Anyone can play the game
Katha Pollitt on “blasphemy” complaints in higher education:
Have we really reached the stage where accusations of blasphemy can get a professor fired? Seriously, blasphemy? In a secular college? In the United States? What century is this? When it comes to being offended on religious grounds, anyone can play the game. A Catholic student can accuse his history professor of bigotry for speaking with insufficient respect for the doctrine of papal infallibility. A fundamentalist Protestant can insist that a biology professor accept an exam answer claiming that dinosaurs and humans coexisted. A Jewish foreign-relations student can insist on an A for a paper claiming that God gave Jews the land of Israel. Left meets right; deference to religion meets the cult of My Feelings.
And, of course, a man who claims to be a woman can accuse his history professor of “transphobia” for any number of ludicrous reasons.
Speaking of critical thinking, can we stop applying the word “Islamophobia” indiscriminately? “Phobia” is a psychological term that means irrational fear. If you think a Muslim family moving into your neighborhood means tomorrow you’ll be living under sharia law, that’s Islamophobia. Back in 2015, a Texas high school had 14-year-old Ahmed Mohamed arrested as a bomb maker after he proudly showed his teacher a clock he’d made out of a pencil case. That was Islamophobia. It is not Islamophobic to publicly doubt that Muhammad flew to heaven and back on a magical horselike creature or to conclude that the Quran is the work of human beings, not the direct word of God. The same thought process applies to Christianity, Judaism, Hinduism, and Greek myth. Islam is a religion like other religions, and as such should be open to critique and dispute. It’s hardly racist or bigoted to believe we have the right not to live according to religious beliefs we don’t share.

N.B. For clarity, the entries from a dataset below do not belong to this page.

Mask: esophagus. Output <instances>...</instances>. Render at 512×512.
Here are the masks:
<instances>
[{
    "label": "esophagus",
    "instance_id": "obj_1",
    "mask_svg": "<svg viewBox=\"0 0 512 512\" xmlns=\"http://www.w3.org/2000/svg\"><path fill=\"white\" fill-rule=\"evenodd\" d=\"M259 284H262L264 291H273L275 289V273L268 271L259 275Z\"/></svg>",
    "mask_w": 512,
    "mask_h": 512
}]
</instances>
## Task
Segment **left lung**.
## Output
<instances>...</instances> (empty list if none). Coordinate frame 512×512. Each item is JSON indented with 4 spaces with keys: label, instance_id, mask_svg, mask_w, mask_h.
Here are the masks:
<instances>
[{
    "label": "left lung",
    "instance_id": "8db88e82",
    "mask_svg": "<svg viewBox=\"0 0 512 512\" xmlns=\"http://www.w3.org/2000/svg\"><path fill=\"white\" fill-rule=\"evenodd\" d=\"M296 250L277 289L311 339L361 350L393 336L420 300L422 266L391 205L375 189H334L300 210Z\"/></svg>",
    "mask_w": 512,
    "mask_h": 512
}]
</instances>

Indeed, and, again, also applies to the religion of Magic Gender Identity.
If only we could convince everyone that Magic Gender is, in fact, a religious belief. Unfortunately, one of the religion’s tenets is that it’s not a religious belief, so we’re spreading heresy.

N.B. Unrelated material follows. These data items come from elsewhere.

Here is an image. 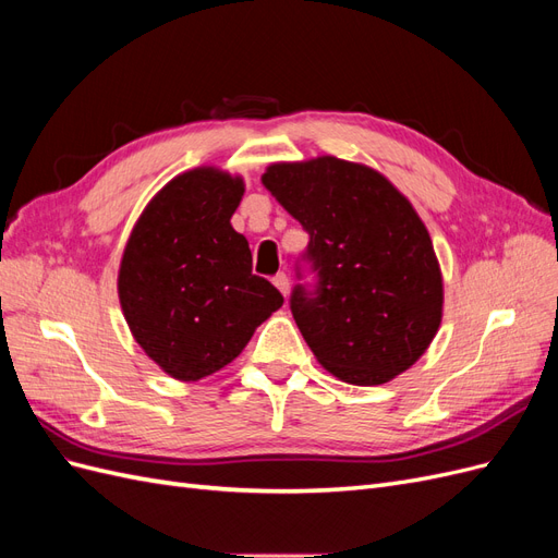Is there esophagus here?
<instances>
[{"instance_id":"1","label":"esophagus","mask_w":558,"mask_h":558,"mask_svg":"<svg viewBox=\"0 0 558 558\" xmlns=\"http://www.w3.org/2000/svg\"><path fill=\"white\" fill-rule=\"evenodd\" d=\"M272 281H275V286H277V289L281 291V295H283V298L289 295V277H286L283 272H279Z\"/></svg>"}]
</instances>
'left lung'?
Masks as SVG:
<instances>
[{"label": "left lung", "instance_id": "1", "mask_svg": "<svg viewBox=\"0 0 558 558\" xmlns=\"http://www.w3.org/2000/svg\"><path fill=\"white\" fill-rule=\"evenodd\" d=\"M310 232L316 293L291 295L316 361L353 386L410 369L442 324L445 283L428 228L396 185L363 162L318 156L260 177Z\"/></svg>", "mask_w": 558, "mask_h": 558}]
</instances>
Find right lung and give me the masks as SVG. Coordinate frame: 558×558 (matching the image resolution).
<instances>
[{"label": "right lung", "mask_w": 558, "mask_h": 558, "mask_svg": "<svg viewBox=\"0 0 558 558\" xmlns=\"http://www.w3.org/2000/svg\"><path fill=\"white\" fill-rule=\"evenodd\" d=\"M244 179L202 165L167 181L134 223L118 267L128 328L165 375L199 381L232 363L283 305L251 275V251L230 218Z\"/></svg>", "instance_id": "add662e5"}]
</instances>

It’s not explicitly a tenet though. I wonder if there’s a chink in the armor there…
Is it not? I’ve always gotten the impression that mid-20th century sexology is their mythic analogue to the stories of Abraham, Moses, and the like. God revealed himself to the prophets, and gender identity was discovered by the psychologists.
Right, the impression, but impression=not explicit.
Fair enough. This raises an interesting question. If we reduce the faith to its core, what are its explicit, nonnegotiable dogmas and doctrines? I don’t think I’ve ever thought exactly along those lines.
That magical horselike creature (it’s called a buraq, in case anyone is wondering) is pretty sweet, though . . .
NiV@5,
Men can do what they like. Of course they’d never actually come out and say that, but that’s what it boils down to.
That “people are what they say they are” – except of course that they don’t mean it, but they don’t admit they don’t mean it. What they mean is that trans people are what they say they are and everyone else has to check with trans people first.
That “trans rights are human rights” – but the hidden clause is that those rights must never be spelled out.
That “identity” is all-important while biology is mere superstructure.
That trans people are the most persecuted abused vulnerable Minority on the planet.
That trans people are better than everyone else.
Trans people have exclusive license to determine everyone else’s gender, whether they have one or not. They’re the Sorting Hat of Gender.